Still reading: The Sparrow

So it's almost Christmas time. Or Kwanzaa. Or Festivus, or Hannukah. Hoorah. The last time I felt this lack of festivity for the holidays was when I lived in Los Angeles, and the weather was seventy degrees, and I could still go to the beach in December and play volleyball, and nobody got crazy decorating their house so it looked like a garish nightmare. Christmas in LA is palm trees, smog, and a guy wearing shorts and a Santa hat waving at you to use his particular car wash.

Christmas in Cincinnati is lots of snow and candy cane fences and the festival of lights at the zoo across my old house. It was midnight mass and dangerously iced over streets and ham and lumpia shanghai at my mom's and coffee with my friends at Sitwell's, back when it was in a basement and not in a diner.
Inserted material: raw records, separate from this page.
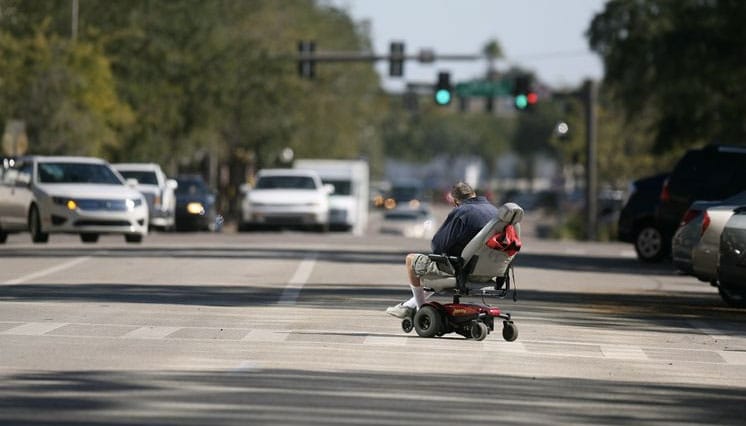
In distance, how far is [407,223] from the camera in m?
83.6

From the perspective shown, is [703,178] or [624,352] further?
[703,178]

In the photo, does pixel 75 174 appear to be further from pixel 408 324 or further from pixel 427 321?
pixel 427 321

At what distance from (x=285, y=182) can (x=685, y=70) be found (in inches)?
507

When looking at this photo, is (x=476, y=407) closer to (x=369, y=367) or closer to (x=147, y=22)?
(x=369, y=367)

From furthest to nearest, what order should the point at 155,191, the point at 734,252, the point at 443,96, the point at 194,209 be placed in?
1. the point at 443,96
2. the point at 194,209
3. the point at 155,191
4. the point at 734,252

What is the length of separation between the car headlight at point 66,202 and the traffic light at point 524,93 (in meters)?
24.5

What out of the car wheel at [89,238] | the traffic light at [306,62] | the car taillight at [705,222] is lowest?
the car wheel at [89,238]

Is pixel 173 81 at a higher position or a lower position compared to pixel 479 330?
higher

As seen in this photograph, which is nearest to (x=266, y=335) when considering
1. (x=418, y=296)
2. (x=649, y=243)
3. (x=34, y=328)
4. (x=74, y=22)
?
(x=418, y=296)

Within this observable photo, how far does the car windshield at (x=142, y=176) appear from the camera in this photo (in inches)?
1911

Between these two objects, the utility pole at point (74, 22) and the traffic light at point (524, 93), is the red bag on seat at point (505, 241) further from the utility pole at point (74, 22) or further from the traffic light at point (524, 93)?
the utility pole at point (74, 22)

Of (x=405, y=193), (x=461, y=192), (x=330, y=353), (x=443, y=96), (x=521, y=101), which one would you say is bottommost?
(x=405, y=193)

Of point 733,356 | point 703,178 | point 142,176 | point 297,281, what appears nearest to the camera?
point 733,356

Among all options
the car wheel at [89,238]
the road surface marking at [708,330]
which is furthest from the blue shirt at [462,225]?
the car wheel at [89,238]
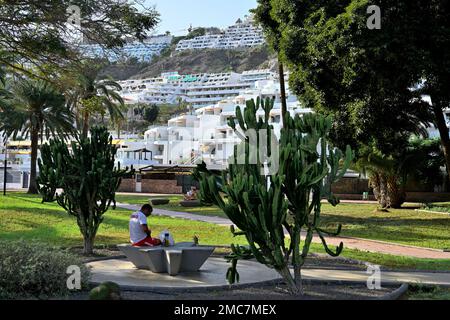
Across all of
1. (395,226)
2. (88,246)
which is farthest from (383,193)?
(88,246)

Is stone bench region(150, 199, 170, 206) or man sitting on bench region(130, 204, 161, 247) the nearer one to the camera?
man sitting on bench region(130, 204, 161, 247)

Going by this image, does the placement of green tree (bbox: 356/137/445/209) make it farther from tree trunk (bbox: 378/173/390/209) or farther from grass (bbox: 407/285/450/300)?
grass (bbox: 407/285/450/300)

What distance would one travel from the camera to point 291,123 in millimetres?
8672

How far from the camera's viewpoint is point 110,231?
61.4 feet

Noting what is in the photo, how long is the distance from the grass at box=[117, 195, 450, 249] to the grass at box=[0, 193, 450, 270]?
12.0ft

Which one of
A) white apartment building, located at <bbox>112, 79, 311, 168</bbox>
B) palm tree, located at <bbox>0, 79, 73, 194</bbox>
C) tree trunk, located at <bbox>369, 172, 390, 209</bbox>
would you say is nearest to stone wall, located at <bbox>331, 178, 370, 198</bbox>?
tree trunk, located at <bbox>369, 172, 390, 209</bbox>

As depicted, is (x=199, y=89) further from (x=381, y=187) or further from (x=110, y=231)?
(x=110, y=231)

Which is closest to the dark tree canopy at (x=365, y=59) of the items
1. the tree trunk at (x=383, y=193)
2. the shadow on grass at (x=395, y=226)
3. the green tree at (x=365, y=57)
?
the green tree at (x=365, y=57)

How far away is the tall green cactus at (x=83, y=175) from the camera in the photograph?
40.6 feet

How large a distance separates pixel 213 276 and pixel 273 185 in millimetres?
2958

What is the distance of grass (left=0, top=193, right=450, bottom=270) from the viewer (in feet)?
43.6

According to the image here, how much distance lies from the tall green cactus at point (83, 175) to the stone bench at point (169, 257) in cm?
230

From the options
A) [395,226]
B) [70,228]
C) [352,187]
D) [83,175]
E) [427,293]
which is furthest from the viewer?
[352,187]

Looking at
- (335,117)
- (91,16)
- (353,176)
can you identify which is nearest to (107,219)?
(335,117)
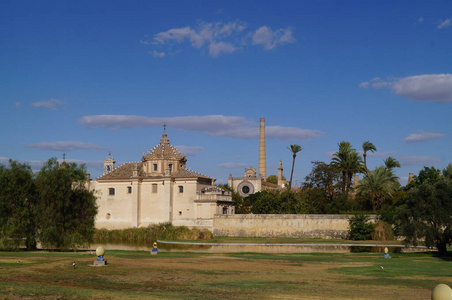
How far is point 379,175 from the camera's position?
232ft

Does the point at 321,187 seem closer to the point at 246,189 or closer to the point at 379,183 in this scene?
the point at 379,183

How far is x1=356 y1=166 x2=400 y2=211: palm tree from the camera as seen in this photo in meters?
70.3

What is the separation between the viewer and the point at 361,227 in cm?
5884

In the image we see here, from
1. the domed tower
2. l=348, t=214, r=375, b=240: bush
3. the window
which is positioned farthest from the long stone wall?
the window

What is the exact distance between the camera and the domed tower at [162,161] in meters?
76.5

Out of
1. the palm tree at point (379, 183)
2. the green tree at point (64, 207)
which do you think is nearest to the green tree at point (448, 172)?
the palm tree at point (379, 183)

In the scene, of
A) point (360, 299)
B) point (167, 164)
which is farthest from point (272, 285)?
point (167, 164)

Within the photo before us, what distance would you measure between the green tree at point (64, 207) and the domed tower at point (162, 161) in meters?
35.7

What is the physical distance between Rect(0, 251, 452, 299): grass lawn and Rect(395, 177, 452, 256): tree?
3.95 metres

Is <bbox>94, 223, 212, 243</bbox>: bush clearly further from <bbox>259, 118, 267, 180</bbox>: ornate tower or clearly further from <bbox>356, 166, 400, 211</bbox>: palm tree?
<bbox>259, 118, 267, 180</bbox>: ornate tower

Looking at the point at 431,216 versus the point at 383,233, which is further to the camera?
the point at 383,233

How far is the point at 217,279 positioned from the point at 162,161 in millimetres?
53738

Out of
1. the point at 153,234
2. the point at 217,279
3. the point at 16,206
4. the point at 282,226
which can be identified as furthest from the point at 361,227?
the point at 217,279

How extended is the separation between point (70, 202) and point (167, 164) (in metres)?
38.2
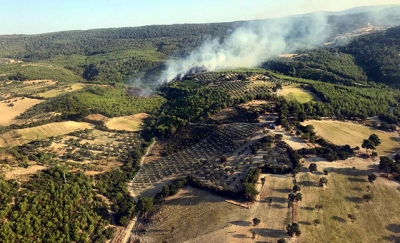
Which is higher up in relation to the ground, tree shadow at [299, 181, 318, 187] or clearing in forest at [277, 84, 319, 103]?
clearing in forest at [277, 84, 319, 103]

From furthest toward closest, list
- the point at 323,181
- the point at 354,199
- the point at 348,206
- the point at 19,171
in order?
the point at 19,171
the point at 323,181
the point at 354,199
the point at 348,206

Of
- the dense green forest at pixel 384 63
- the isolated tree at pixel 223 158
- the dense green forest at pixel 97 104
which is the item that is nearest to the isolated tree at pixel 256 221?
the isolated tree at pixel 223 158

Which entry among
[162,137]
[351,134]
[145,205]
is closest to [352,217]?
[351,134]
Christmas in Vienna was meat fondue and cheese and wine. It was O Tannenbaum and Stille Nacht and the Vienna Boys Choir in the Stefansdom. It was shoes left out for gifts, not stockings, and the Turkish kids playing out on the street and buying kebabs at 4a.m.
The Christmas of my childhood in Manila was lots of food and midnight processions on the street and wearing dresses. It was strings of sampaguita flowers, wearing them or putting them on statues of saints or bringing them to church as a prayer garland. It was firecrackers and beggars in the street and a huge lechon being roasted over a pit.

What's the holidays like for you?


3 Comments:

At 12:25 AM, Anonymous Anonymous said...

i haven't been in the christmas spirit for quite some time. the whole crass commercialization of christmas has gotten so out of hand that i just distance myself from the season more and more every year. i still try to get everyone a thoughtful present, but my heart is just not in the season at all much anymore.

 
At 5:15 AM, Blogger x said...

carol singing, christmas tree, vasilopitta (a new year sweet pie with a coin buried in it for good luck. whoever gets the piece with the coin is going to be lucky the new year), also, my mum would take us to christmas mass very early in the morning (around 5).

 
At 4:55 PM, Blogger valorie said...

moondog: thoughtfulness is what counts right? more than anything materialistic.

chloe: have you ever gotten the coin?